Awesome to see technology moving along at this pace, but to rich for my blood. I'll have to wait for these screens to come down to slightly more common prices.

Blue Falcon said:

Wake me up in 3-4 years when 32 inch 4K monitor is $999.

Joshw Joshw said:

How come there are 4k 40" tvs for $500 but 4k 30" monitors are $3,000?

cliffordcooley cliffordcooley, TechSpot Paladin, said:

For the same reason someone would sell an XBox One for 10K.

Skidmarksdeluxe Skidmarksdeluxe said:

For the same reason someone would sell an XBox One for 10K.

That someone was Harrods.

Skidmarksdeluxe Skidmarksdeluxe said:

Pricing aside, I'd rather invest in something like this rather than a multi monitor setup. It may or may not take off, who knows.


How come there are 4k 40" tvs for $500 but 4k 30" monitors are $3,000?

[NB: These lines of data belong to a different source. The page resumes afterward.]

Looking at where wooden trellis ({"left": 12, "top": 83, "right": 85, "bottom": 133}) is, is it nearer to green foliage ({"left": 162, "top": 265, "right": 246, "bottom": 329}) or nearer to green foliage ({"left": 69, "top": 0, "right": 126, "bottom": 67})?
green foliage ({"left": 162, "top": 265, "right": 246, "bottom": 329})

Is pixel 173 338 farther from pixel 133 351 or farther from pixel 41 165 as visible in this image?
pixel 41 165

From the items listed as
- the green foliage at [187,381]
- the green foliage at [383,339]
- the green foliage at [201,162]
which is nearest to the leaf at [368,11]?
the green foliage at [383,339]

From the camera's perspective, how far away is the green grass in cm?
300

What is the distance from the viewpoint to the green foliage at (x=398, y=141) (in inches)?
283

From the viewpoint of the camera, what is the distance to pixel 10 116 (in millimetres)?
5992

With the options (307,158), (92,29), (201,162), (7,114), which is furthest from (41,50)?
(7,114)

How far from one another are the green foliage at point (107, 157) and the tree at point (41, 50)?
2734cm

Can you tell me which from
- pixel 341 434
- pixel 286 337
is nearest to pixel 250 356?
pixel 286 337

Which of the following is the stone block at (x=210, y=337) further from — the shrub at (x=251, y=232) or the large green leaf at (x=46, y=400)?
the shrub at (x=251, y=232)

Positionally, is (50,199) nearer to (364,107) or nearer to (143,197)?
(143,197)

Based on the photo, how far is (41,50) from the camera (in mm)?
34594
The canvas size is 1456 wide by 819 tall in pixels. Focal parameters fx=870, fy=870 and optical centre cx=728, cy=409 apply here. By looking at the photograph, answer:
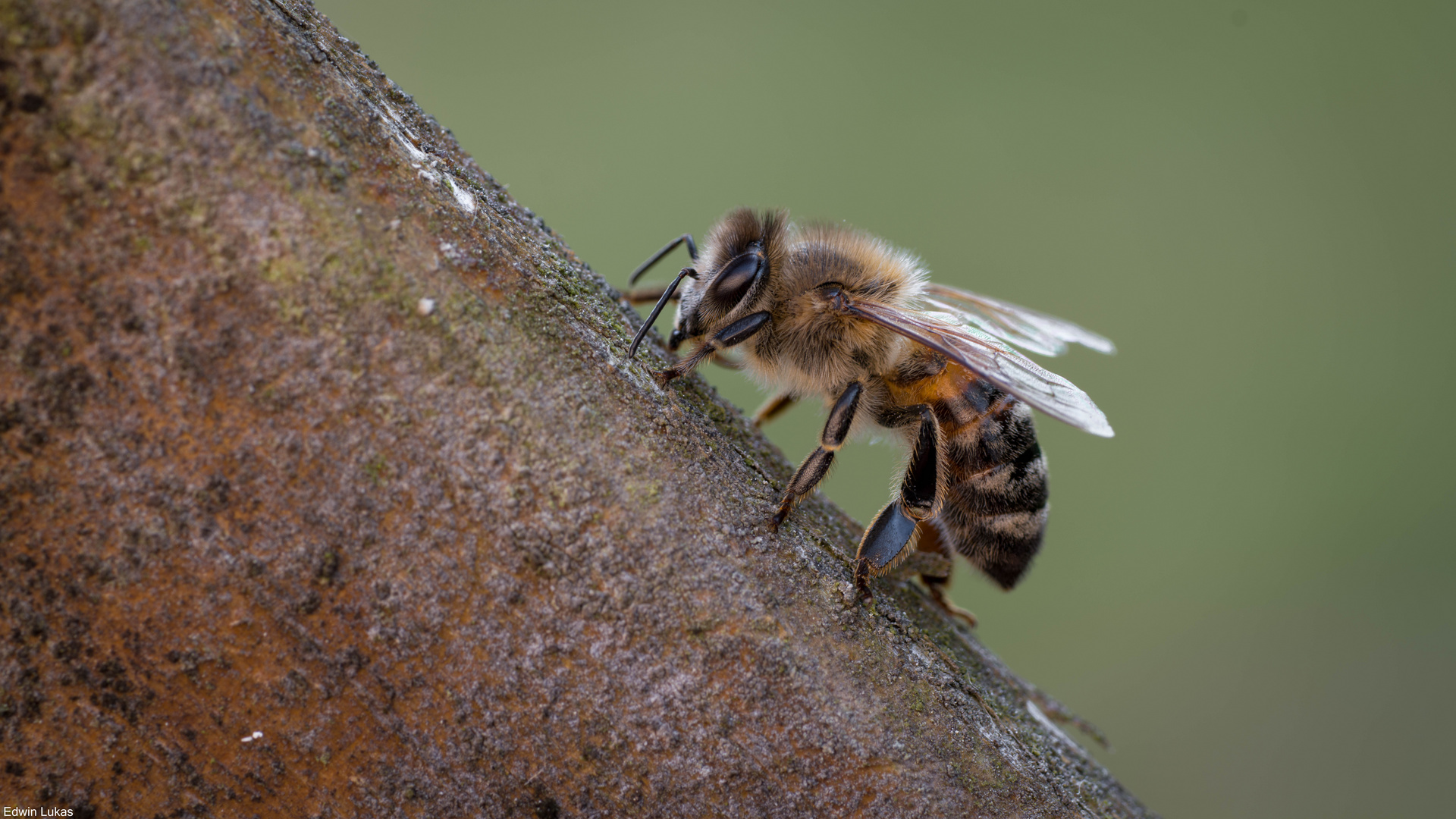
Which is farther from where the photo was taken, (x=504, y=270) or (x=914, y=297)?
(x=914, y=297)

I think it has to do with manufacturing complexities. The same thing happens to 1080p displays. You used to see computer monitors in 24 - 30 inch sizes were often more expensive than a 40" or larger 1080p TV. The smaller the screen, but with the same amount of pixels, means the pixels have to be smaller which I believe costs more to produce. At least that was my understanding.